**Extrait du texte**
_ _ _ _ _ _ _
Un mur de 2 km sépare 30 000 élèves

Une enquête menée dans les écoles dénonce les effets pervers de la communautarisation de l’enseignement à Bruxelles. Premières victimes : les enfants. Francophones et néerlandophones.

Bruxelles. Dans cette cour d’école, à l’heure de la récré, c’est une scène ordinaire : les élèves jouent ici au football, là à chat perché, là encore à la corde à sauter. On ne remarque presque pas cette longue grille qui divise la cour et sépare les écoliers francophones des élèves flamands. La directrice néerlandophone raconte très bien comment la  » frontière  » a longtemps enflammé les récréations.  » C’était vraiment hostile. On jetait des projectiles pendant les pauses. C’était la bataille des écoles, presque une guerre mondiale.  » Depuis, son prédécesseur a fait planter des sapins le long de la clôture. Aujourd’hui, les conifères ont bien grandi et la camouflent quasi totalement. Ce témoignage est issu d’une vidéo filmée dans plusieurs établissements bruxellois (1). Derrière la caméra : le Groupe du vendredi, un groupe de réflexion composé de jeunes de part et d’autre de la frontière linguistique, âgés de 25 à 35 ans, pluralistes politiquement.

A l’origine de cette enquête, il y a ce fichier qui recense toutes les coordonnées géographiques des institutions scolaires de la capitale sur lequel le think tank a mis la main et voulu porter sur la place publique. Après une analyse de géolocalisation, une liste de plus de nonante établissements (NDLR : la Région de Bruxelles-Capitale en compte 150) qui aujourd’hui ont des adresses différentes, mais qui, hier, constituaient une seule et même adresse, a été établie.  » Sur place, nous avons constaté que des murs, des grillages ou des lignes rouges coupaient physiquement les cours de récréation, les réfectoires et les couloirs, en une partie réservée à la section francophone et l’autre à la section néerlandophone « , commente Brieuc Van Damme, président du Groupe du vendredi et par ailleurs directeur de cabinet adjoint chez la ministre de la Santé Maggie De Block (Open VLD). Résultat : ces cloisons représentent, lorsqu’elles sont mises bout à bout, un mur invisible de près de deux kilomètres de long.
_ _ _ _ _ _ _
**Données fournies**
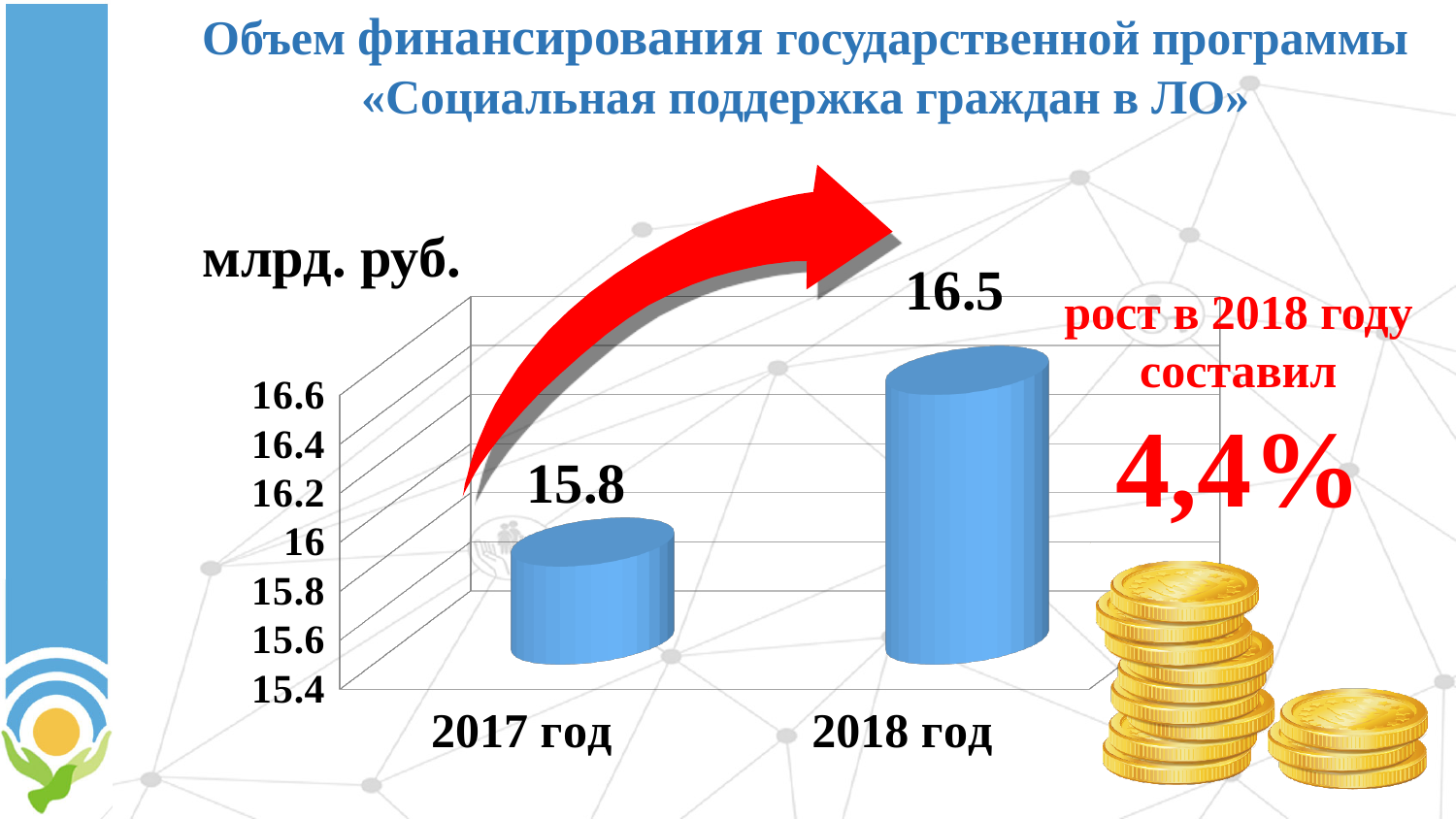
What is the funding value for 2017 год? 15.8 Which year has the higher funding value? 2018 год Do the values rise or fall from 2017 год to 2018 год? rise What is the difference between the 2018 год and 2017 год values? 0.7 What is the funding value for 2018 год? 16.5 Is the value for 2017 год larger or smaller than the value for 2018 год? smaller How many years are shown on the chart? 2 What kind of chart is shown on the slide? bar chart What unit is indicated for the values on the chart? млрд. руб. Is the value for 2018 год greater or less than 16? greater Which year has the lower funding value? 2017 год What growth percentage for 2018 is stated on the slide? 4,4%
_ _ _ _ _ _ _
**Consigne**
Reproduisez à l'identique l'ensemble du passage de l'article sur les écoles bruxelloises, depuis « Un mur de 2 » jusqu'à « Francophones et néerlandophones. ». Les données présentées ici proviennent d'une source distincte.

**Réponse ci-dessous**
Un mur de 2 km sépare 30 000 élèves

Une enquête menée dans les écoles dénonce les effets pervers de la communautarisation de l’enseignement à Bruxelles. Premières victimes : les enfants. Francophones et néerlandophones.